| Goal of the exercise |
Extract all lines in the data that contain the word "vertical".

Stored data:
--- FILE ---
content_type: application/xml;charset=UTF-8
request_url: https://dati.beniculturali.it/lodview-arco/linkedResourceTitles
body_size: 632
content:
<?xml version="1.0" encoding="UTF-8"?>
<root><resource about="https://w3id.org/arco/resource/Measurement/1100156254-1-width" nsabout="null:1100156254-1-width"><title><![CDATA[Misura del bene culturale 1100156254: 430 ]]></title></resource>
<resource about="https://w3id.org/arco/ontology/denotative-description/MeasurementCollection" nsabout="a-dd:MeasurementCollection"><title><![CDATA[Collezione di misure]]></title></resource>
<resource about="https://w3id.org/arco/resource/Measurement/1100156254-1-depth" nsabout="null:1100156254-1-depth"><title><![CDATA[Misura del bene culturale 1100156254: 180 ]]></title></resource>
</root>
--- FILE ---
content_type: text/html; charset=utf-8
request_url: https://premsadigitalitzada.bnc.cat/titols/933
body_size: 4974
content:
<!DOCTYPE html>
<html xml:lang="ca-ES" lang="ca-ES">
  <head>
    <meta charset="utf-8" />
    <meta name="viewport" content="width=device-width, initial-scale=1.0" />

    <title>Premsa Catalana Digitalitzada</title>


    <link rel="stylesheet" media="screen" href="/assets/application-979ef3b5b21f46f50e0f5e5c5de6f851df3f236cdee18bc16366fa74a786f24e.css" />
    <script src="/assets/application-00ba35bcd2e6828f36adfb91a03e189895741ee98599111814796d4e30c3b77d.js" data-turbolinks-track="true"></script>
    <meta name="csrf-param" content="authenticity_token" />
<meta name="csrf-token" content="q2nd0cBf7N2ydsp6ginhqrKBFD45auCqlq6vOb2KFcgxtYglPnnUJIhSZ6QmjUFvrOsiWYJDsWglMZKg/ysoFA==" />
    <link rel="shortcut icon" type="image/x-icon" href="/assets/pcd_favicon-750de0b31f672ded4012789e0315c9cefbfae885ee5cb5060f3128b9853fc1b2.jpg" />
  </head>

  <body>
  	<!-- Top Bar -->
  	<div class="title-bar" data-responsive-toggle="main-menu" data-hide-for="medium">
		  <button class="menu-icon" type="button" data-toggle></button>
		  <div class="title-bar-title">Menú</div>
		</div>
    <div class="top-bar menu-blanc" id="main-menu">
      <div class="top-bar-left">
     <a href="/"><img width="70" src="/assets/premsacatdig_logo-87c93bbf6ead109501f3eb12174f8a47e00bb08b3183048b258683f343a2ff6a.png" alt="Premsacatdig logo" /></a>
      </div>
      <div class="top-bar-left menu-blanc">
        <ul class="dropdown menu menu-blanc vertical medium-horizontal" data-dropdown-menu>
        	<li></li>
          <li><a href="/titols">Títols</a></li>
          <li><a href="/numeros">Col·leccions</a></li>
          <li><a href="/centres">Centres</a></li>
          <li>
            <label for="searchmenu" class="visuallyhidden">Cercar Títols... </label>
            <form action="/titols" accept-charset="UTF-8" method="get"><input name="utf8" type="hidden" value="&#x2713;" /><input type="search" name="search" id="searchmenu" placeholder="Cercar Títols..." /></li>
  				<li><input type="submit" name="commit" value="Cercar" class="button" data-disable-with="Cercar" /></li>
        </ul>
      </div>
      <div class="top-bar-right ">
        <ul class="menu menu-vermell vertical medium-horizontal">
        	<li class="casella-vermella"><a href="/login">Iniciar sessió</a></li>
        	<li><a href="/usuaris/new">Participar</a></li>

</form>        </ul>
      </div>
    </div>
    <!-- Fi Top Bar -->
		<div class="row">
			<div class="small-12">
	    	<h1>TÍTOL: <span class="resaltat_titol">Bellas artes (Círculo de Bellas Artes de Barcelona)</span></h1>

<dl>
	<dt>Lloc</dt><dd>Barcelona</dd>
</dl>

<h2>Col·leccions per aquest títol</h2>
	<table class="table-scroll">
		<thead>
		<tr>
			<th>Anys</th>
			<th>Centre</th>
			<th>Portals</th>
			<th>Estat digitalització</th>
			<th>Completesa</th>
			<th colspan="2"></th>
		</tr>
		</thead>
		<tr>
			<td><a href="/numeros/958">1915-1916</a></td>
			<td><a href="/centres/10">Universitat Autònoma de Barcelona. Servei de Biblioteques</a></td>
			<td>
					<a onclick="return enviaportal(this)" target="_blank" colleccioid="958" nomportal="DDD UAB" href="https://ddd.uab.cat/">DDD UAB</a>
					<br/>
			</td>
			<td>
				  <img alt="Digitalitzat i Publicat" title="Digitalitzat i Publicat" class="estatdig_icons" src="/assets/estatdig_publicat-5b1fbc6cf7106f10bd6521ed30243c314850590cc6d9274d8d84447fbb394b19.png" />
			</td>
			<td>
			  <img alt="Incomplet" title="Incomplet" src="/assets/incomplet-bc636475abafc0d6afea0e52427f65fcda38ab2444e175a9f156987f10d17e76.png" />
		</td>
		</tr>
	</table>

| Reply |
        <ul class="dropdown menu menu-blanc vertical medium-horizontal" data-dropdown-menu>
        <ul class="menu menu-vermell vertical medium-horizontal">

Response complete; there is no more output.